When midwives are properly trained and supported, their contributions are undeniable.

This was made clearer than ever at the outset of the global COVID-19 pandemic, said Faiza Benbaha, chief midwife at the Marrakech University Hospital in Morocco. "The COVID-19 care services started to take up more space in health establishments, up to the delivery rooms, and the emergency rooms were filling up... We were sometimes mobilized for hours to take care of pregnant patients, especially emergency cases suffering from fever and breathing difficulties due to the disease."
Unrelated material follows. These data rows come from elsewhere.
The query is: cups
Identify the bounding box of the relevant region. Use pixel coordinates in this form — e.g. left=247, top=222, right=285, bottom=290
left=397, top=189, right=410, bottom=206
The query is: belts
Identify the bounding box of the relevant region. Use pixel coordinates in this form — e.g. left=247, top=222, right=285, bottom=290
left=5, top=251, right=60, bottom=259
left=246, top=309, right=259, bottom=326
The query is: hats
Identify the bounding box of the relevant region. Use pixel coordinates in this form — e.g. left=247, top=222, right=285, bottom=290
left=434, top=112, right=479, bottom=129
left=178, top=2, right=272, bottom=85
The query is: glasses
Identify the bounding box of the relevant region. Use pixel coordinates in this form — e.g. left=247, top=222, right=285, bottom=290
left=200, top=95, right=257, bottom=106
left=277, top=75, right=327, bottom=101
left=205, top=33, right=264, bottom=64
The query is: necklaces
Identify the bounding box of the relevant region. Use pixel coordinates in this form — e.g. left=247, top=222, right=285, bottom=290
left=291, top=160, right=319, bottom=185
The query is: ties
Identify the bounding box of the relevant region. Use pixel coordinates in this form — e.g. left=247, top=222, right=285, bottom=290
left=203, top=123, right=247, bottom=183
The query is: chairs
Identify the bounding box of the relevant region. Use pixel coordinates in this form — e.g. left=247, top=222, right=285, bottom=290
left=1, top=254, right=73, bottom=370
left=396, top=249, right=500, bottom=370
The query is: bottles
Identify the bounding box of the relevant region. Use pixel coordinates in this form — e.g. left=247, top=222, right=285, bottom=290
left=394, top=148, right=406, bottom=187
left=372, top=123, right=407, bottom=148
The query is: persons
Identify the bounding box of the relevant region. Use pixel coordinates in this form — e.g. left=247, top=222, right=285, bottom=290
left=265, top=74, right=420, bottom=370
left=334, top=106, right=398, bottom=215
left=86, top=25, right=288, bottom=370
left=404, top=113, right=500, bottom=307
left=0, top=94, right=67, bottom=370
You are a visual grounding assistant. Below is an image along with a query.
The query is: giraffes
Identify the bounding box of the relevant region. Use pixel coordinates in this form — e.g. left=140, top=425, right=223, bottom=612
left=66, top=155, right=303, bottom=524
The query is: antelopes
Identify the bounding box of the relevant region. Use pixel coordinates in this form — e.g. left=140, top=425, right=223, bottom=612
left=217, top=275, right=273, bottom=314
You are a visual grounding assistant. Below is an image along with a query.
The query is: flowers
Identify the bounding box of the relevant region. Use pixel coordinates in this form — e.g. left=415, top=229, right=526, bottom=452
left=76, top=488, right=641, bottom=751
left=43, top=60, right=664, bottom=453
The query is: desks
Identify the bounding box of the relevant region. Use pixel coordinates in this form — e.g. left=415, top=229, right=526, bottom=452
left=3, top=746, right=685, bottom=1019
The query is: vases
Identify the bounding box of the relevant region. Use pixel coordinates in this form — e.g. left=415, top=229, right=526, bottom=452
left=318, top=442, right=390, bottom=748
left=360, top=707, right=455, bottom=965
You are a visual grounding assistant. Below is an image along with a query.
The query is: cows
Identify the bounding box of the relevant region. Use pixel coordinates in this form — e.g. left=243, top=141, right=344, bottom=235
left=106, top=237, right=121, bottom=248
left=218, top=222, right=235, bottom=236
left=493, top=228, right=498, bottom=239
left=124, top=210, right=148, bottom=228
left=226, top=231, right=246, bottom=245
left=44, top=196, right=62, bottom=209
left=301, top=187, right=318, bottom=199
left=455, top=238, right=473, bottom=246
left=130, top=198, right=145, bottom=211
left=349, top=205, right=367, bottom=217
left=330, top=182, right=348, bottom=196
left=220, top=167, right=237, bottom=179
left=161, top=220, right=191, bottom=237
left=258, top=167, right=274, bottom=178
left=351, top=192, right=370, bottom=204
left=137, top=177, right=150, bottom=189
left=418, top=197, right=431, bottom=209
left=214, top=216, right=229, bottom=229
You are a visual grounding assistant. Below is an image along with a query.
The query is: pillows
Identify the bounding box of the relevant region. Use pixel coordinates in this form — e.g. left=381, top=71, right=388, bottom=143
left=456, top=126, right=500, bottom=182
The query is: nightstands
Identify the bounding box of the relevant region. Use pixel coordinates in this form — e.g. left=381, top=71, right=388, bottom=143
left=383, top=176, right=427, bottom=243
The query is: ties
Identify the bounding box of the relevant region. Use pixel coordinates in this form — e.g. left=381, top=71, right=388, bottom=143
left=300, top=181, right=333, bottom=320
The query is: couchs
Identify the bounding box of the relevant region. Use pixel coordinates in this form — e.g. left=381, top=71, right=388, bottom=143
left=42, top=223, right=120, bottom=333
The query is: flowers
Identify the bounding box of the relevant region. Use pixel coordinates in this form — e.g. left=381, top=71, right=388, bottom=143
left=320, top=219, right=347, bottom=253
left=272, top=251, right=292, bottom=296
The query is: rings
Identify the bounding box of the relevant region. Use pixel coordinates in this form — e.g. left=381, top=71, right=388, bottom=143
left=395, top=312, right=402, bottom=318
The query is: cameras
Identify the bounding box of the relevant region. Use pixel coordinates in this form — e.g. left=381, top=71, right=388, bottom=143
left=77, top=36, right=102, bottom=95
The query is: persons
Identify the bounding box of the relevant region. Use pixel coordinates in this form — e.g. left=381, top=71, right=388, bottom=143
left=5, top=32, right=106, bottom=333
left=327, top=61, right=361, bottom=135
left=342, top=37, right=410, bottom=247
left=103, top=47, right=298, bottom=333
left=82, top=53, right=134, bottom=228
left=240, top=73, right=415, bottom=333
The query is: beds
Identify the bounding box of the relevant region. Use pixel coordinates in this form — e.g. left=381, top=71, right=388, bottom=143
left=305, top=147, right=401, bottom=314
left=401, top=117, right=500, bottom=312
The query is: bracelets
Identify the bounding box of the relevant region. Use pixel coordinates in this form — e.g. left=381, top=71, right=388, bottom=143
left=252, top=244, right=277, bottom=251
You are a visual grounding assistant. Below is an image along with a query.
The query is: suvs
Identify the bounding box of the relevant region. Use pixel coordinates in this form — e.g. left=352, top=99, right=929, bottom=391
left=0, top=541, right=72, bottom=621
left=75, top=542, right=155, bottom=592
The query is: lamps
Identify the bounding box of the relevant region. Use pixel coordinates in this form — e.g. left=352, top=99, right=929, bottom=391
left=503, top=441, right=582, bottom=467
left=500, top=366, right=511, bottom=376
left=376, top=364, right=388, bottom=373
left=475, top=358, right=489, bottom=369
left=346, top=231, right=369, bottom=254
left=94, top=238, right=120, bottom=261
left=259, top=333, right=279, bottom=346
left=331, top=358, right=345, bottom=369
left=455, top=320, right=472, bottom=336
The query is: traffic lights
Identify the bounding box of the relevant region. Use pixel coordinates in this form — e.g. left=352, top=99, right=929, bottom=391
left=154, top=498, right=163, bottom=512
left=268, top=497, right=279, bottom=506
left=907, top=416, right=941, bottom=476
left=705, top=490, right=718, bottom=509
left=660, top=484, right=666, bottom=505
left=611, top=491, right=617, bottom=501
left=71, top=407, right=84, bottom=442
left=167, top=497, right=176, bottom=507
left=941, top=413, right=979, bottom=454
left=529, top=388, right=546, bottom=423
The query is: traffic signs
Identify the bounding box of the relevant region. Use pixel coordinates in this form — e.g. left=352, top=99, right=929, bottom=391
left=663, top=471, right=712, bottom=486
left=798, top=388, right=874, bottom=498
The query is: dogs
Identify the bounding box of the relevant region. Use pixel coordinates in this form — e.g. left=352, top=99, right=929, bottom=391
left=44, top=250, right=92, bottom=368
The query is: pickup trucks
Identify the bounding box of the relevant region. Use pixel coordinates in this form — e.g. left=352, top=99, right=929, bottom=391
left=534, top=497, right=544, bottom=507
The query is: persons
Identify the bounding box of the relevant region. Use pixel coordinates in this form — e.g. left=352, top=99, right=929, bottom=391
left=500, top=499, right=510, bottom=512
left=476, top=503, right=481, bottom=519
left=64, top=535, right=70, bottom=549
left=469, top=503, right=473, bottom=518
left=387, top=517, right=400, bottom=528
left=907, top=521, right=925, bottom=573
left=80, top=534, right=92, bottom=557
Fortunately, the training she and other midwives had received helped them organize their response. "We had to carry on ensuring the safety of mothers and newborns while managing the epidemic," said Rachida El Mahjoubi, head midwife at Mohamed V Hospital in Tangier.

Stepping up for the next generation

Midwives everywhere are stepping up for women and newborns.

"We had high maternal mortality rates in Bhutan," said Deki Pem, the deputy dean of the Nursing and Midwifery Department at Khesar Gyalpo University of Medical Sciences of Bhutan. "The government took the initiative and prioritized reducing maternal mortality and morbidity because many women and children were dying from preventable causes." She began working with UNFPA to adapt midwifery training programmes for local health personnel.

“We want to have a midwife champion in every hospital or health facility,” she said.

Hakima, 57, a midwife in Tripoli’s University Hospital in Libya, said that midwives are doing the same in her country – increasing their skills to fill major gaps in the health system.

“After the war broke out, the greatest challenge was to find trained midwives and nurses as the expat workforce left the country, leaving behind inadequate numbers and capacities to meet the emerging needs,” Hakima recalled.

With training, however, the midwives are providing services and information well beyond what they could have before. In addition to serving the health needs of their clients, they are correcting dangerous misconceptions, such as the idea that women and newborns do not require skilled attendants during and after birth, and the idea that women and girls should have no decision-making power. They are also passing these skills on to younger professionals entering the field.

“These trainings have helped us to learn best practices before, during and after the delivery… With our improved capacities, we are not only busting myths and achieving better results, but also training the younger generation of midwives and nurses coming into the profession.”

Pari Lotfipour, a midwife of more than 40 years, says she takes enormous joy in her work. She has become a role model for younger midwives, and her own passion for the work is undimmed. “As someone who started my career with love, I still have enough love to deliver babies for another 20 years,” she said.